Irish companies face potential fines for non-compliance with GDPR

Dave McEvoy of Sligo based digital company, Dmac Media has warned businesses that they may not be compliant with the new guidance on cookie compliance.

A number of Irish start-ups and SME’s may not be compliant with the new rules surrounding GDPR, according to Dave McEvoy of Sligo based digital company Dmac Media.

In April this year, the Irish Data Protection Commission released updated guidance on cookie compliance for Irish websites.

Irish businesses were given six months to update their websites in line with this newly clarified advice on cookie management. From October 6th, 2020 Irish businesses could face financial penalties under the GDPR legislation for non-compliance.
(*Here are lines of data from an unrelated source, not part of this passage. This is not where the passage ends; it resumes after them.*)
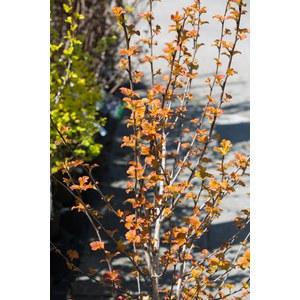Schilliger Production  Physocarpus opulifolius 'Amber Jubilée'©  C9 50/-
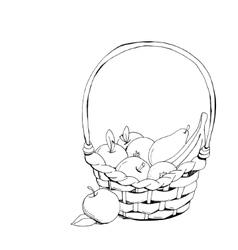 Fruit basket hand drawn vector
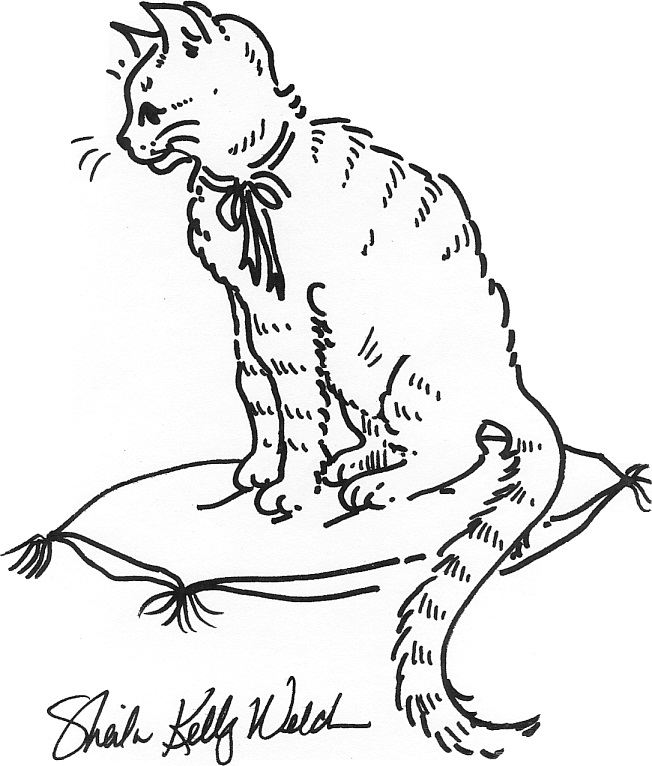printable kitty cat coloring pages | Free Printable Cat Coloring Pages For Kids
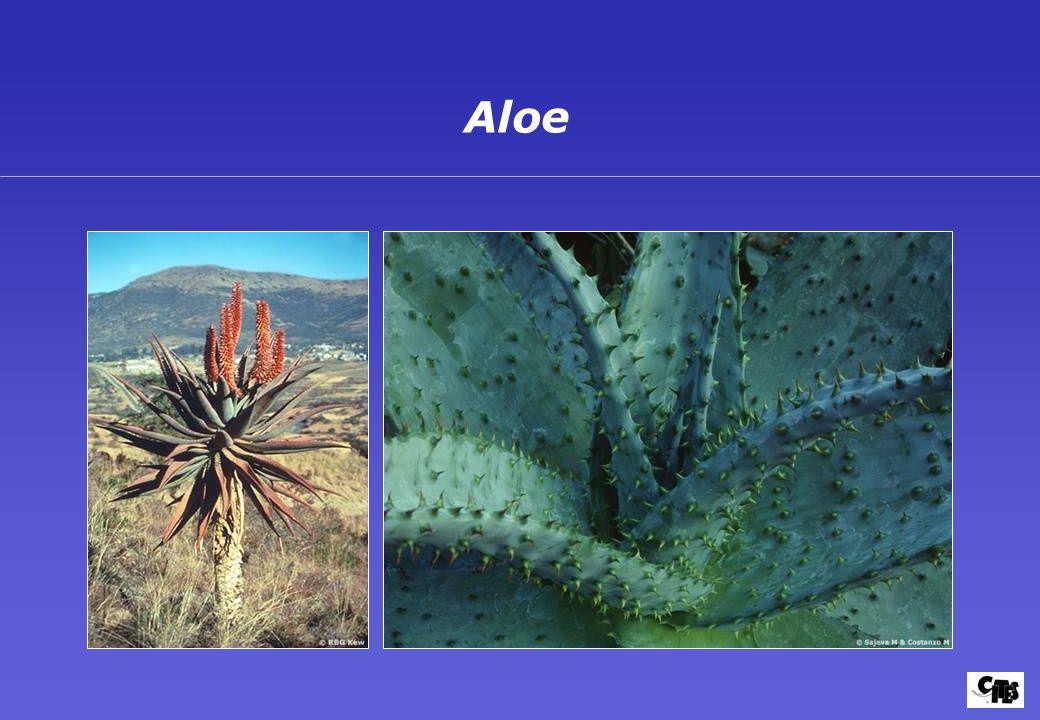 Grupos de plantas amparados por la CITES 28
A cookie is a small text file on a device used to store information. By placing a cookie on a website, it allows the website to have a memory of the users’ computer activity.

“The important thing for businesses to note is that they are not allowed to assume consent”

If a user clicks not to accept cookies some features of the website may not be available to them. However, when they click to accept, they may unwittingly be agreeing to share their information with a plethora of advertising platforms.

Since GDPR measures were introduced in May 2018, most website owners are aware that their website needed a cookie message, but the vast majority of these messages are not compliant with the law.

Where the majority of Irish companies fall down is in disclosing the way the cookies are used. For example, most people do not specifically agree to share their information to be used by advertising platforms, yet remarketing campaigns follow them from site to site online.

Discussing the issue, Dave McEvoy, director of Dmac Media said, “In short, cookies used for anything other than primary functionality have to have your permission to be placed on your device. Yes, website owners tell their customers about cookies, but they carried right on using the information incorrectly, nonetheless. This goes against both the spirit and the letter of the regulations.” 

Dave McEvoy says time is running out for businesses to update their websites

To become compliant, Irish companies must update their online cookie message. Websites should not set any cookies that require consent until after the user has expressed permission.

The website needs to allow the user to reject or accept the setting without promoting one option over the other and it must give the user the ability to manage their consent options. Website owners need to ensure that only those that have given consent are included in future marketing campaigns.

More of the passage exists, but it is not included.